BEGIN DATA EXTRACT

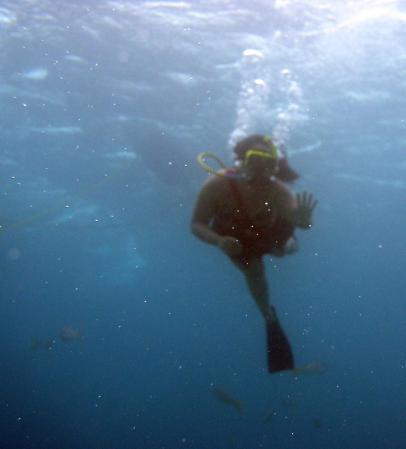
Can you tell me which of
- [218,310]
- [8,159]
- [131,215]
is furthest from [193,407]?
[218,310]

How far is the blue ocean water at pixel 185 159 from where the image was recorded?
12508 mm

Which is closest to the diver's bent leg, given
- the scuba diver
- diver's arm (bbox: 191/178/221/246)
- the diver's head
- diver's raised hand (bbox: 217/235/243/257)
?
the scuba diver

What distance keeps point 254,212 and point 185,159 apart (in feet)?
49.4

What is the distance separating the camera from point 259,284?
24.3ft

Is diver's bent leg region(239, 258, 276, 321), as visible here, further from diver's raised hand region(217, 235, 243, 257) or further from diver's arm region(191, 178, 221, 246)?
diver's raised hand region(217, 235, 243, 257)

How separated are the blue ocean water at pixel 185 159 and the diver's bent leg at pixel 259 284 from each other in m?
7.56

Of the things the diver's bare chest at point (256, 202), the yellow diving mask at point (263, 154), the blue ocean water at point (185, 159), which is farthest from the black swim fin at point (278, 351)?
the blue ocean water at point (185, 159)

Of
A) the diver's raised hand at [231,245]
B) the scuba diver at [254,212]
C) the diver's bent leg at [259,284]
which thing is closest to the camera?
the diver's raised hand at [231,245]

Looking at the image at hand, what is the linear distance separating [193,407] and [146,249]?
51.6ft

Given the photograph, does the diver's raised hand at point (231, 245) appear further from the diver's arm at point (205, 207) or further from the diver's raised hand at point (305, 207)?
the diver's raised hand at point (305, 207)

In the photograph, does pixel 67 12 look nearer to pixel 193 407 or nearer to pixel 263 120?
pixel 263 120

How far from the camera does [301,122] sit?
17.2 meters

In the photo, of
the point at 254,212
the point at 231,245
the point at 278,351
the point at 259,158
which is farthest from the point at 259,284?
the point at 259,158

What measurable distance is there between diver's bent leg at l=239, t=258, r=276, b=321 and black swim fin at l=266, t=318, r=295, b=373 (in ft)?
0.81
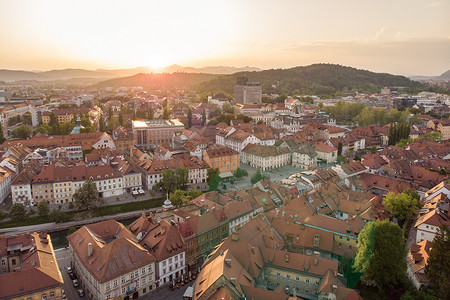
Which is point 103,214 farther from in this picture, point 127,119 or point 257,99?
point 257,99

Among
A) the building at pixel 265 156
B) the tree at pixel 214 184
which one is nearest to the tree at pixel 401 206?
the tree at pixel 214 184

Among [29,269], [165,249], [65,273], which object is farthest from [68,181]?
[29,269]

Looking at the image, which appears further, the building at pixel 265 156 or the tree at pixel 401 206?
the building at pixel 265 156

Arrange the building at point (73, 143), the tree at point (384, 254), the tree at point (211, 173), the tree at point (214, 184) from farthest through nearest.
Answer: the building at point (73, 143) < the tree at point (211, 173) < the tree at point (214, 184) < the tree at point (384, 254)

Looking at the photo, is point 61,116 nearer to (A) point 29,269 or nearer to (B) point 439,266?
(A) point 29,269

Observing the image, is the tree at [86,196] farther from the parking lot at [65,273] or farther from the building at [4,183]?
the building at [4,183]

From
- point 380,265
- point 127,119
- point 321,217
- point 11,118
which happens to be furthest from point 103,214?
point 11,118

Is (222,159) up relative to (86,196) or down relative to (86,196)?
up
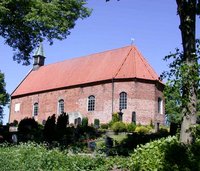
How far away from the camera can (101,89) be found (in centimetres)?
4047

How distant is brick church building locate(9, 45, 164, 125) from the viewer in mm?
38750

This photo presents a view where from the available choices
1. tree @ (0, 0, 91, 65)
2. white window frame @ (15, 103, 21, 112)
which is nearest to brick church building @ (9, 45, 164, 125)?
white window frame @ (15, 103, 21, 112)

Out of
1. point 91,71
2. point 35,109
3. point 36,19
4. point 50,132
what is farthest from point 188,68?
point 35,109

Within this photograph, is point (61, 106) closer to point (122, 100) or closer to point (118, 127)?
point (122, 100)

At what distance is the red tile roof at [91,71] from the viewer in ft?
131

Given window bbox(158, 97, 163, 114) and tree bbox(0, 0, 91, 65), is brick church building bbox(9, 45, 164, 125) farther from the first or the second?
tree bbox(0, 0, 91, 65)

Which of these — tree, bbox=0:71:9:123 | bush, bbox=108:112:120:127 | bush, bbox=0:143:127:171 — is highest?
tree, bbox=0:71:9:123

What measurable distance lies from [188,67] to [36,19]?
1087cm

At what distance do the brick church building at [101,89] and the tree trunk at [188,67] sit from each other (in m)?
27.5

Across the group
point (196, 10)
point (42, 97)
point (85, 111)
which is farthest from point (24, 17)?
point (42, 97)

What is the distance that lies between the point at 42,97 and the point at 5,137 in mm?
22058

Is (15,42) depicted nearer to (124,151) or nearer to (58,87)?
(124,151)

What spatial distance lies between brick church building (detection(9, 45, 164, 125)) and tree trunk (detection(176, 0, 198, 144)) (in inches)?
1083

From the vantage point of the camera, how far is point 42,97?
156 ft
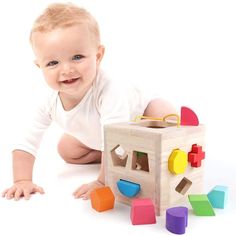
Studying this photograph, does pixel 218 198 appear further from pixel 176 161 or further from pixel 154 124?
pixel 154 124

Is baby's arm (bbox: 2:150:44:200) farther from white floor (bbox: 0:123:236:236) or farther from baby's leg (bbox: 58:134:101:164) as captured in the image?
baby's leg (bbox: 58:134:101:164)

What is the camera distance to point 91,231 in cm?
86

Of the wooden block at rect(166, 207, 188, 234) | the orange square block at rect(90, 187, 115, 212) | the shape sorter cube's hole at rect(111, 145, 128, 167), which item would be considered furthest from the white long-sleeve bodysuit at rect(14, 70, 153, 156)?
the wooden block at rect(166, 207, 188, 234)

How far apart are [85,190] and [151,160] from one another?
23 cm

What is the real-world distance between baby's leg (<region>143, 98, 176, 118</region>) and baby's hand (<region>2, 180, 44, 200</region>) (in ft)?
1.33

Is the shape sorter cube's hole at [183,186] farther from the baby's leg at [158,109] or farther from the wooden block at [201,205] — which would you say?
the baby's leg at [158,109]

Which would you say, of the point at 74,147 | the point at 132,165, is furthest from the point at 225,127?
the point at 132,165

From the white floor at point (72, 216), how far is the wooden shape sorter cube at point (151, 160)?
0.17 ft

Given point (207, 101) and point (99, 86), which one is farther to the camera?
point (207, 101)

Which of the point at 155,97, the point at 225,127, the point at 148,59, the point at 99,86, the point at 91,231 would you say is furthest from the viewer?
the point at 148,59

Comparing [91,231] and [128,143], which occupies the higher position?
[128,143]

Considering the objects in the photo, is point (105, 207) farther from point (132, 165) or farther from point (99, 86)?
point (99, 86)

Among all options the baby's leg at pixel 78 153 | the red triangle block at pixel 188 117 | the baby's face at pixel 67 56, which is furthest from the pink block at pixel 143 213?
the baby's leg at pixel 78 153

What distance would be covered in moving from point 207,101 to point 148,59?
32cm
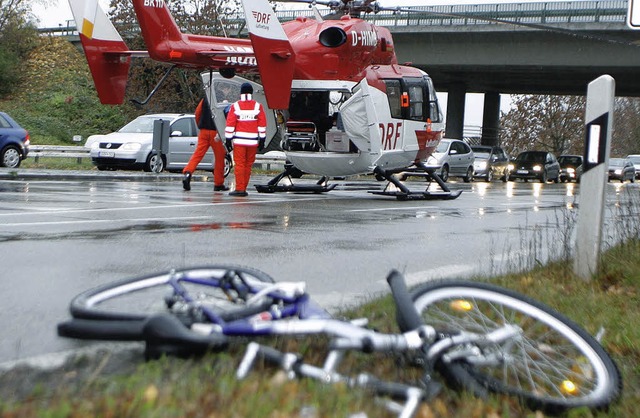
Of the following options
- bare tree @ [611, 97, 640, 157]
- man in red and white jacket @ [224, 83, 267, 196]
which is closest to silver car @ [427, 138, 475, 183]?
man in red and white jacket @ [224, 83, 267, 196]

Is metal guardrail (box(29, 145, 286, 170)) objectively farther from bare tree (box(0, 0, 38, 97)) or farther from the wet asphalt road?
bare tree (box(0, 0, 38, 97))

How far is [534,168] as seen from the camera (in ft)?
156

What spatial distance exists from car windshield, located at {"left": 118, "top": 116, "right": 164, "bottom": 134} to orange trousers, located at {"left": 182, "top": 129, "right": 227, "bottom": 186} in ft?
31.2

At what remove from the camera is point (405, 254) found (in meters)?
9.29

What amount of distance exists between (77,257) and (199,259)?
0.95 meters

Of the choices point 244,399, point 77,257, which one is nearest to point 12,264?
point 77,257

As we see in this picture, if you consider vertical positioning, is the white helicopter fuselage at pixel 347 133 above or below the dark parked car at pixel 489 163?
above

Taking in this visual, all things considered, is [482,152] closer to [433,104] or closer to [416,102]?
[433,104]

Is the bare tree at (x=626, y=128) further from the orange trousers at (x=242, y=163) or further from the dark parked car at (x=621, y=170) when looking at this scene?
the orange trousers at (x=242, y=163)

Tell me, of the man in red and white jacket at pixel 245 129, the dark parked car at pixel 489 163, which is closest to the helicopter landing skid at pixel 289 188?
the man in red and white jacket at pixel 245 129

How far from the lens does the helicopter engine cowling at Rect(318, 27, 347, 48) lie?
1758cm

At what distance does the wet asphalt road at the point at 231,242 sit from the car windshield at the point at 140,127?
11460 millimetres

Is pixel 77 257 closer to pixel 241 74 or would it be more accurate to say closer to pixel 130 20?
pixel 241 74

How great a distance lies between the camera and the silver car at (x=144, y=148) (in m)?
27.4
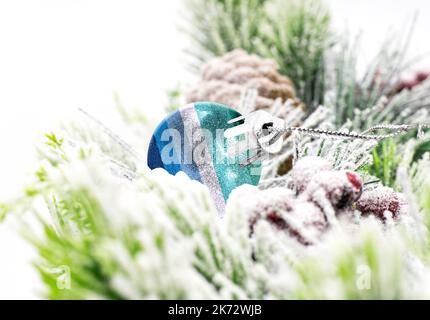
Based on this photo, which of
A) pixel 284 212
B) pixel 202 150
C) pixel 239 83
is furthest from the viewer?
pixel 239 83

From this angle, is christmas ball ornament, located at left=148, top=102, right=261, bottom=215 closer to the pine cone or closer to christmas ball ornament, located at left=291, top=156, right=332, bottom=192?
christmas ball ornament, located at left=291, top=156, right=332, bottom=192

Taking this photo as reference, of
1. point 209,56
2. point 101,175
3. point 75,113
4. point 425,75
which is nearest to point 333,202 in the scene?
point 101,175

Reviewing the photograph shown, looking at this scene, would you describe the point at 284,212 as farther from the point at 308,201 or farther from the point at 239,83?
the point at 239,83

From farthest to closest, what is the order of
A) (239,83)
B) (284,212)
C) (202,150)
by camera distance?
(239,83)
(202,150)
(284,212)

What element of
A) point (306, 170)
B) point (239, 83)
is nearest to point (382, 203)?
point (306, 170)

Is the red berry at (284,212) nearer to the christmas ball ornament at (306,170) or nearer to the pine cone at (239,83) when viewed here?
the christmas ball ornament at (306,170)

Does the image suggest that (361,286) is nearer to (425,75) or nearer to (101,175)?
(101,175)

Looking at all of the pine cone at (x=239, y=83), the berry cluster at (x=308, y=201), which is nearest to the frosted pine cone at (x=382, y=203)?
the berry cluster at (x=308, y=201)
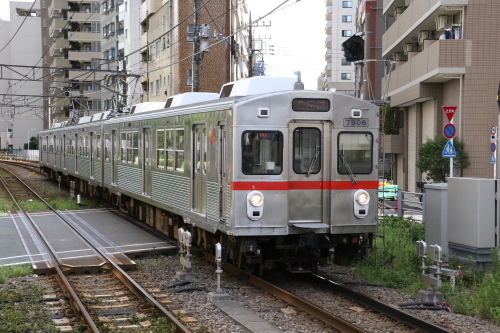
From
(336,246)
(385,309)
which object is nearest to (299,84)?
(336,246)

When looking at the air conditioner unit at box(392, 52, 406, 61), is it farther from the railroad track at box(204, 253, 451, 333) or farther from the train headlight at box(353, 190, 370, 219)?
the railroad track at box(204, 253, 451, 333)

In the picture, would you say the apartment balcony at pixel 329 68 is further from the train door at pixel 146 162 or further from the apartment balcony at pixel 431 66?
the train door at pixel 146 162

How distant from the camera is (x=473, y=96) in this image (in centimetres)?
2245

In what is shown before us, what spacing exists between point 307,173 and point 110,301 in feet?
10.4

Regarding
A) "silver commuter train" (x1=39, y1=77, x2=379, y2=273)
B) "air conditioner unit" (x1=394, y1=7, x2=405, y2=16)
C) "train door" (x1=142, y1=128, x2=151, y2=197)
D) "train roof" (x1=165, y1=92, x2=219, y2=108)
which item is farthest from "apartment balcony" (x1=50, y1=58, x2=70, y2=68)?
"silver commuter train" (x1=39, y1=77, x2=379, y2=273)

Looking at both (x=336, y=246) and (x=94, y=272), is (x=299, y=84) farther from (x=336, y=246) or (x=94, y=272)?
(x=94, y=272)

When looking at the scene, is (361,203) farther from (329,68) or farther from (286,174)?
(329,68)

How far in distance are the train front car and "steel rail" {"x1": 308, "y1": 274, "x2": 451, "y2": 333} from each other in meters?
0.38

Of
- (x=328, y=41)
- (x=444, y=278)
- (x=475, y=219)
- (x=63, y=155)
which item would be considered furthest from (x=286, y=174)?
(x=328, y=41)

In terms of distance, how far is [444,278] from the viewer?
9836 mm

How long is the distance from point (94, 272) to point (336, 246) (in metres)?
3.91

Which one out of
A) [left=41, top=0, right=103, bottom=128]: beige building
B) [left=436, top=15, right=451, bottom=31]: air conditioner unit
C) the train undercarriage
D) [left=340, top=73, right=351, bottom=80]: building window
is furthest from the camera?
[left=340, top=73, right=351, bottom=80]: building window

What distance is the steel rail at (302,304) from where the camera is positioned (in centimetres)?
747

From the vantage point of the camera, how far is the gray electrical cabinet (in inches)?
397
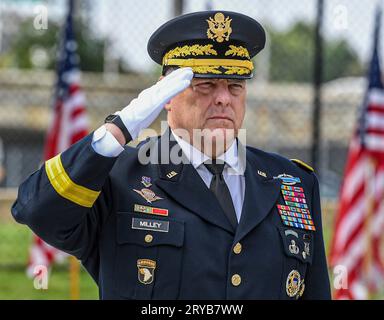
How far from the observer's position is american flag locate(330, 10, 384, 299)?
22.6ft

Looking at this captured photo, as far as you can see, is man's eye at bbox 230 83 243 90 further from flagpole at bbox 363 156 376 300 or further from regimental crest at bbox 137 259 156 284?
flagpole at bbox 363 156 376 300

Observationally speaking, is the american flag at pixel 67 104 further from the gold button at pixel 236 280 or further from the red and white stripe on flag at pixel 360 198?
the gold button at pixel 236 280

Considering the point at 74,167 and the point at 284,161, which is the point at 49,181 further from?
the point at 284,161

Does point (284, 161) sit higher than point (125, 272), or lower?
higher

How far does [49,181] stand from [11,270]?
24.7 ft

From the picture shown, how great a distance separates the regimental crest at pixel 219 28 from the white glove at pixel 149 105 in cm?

END DATA EXTRACT

§ **WORK TO COMPLETE**
Only the lines from the one containing "How long is" through the last line of the data belong in the copy, both included and reproduced exactly. Pictures do not.

§ **THE ANSWER**
How long is the distance from point (94, 272) to point (336, 246) (in metres)?
3.91

Which one out of
A) [left=41, top=0, right=103, bottom=128]: beige building
B) [left=436, top=15, right=451, bottom=31]: air conditioner unit
C) the train undercarriage
D) [left=340, top=73, right=351, bottom=80]: building window
is furthest from the camera?
[left=340, top=73, right=351, bottom=80]: building window

What distance is the steel rail at (302,304) from where the camera is positioned (in centimetres)?
747

From the vantage point of the camera, how far is the gray electrical cabinet (in inches)?
397
How far from the observer's position is american flag locate(330, 10, 384, 299)?
22.6ft

Looking at this captured photo, as far as you can see, is man's eye at bbox 230 83 243 90 further from flagpole at bbox 363 156 376 300 or further from regimental crest at bbox 137 259 156 284?
flagpole at bbox 363 156 376 300

Observationally speaking, is the american flag at pixel 67 104 further from the gold button at pixel 236 280 or further from the red and white stripe on flag at pixel 360 198?
the gold button at pixel 236 280

Considering the point at 74,167 and the point at 284,161, which is the point at 49,181 further from?
the point at 284,161

Does point (284, 161) sit higher than point (125, 272), or lower?
higher

How far does [49,181] stand from [11,270]?
24.7 ft

From the picture shown, how great a distance separates the regimental crest at pixel 219 28 from the white glove at pixel 149 105 in cm?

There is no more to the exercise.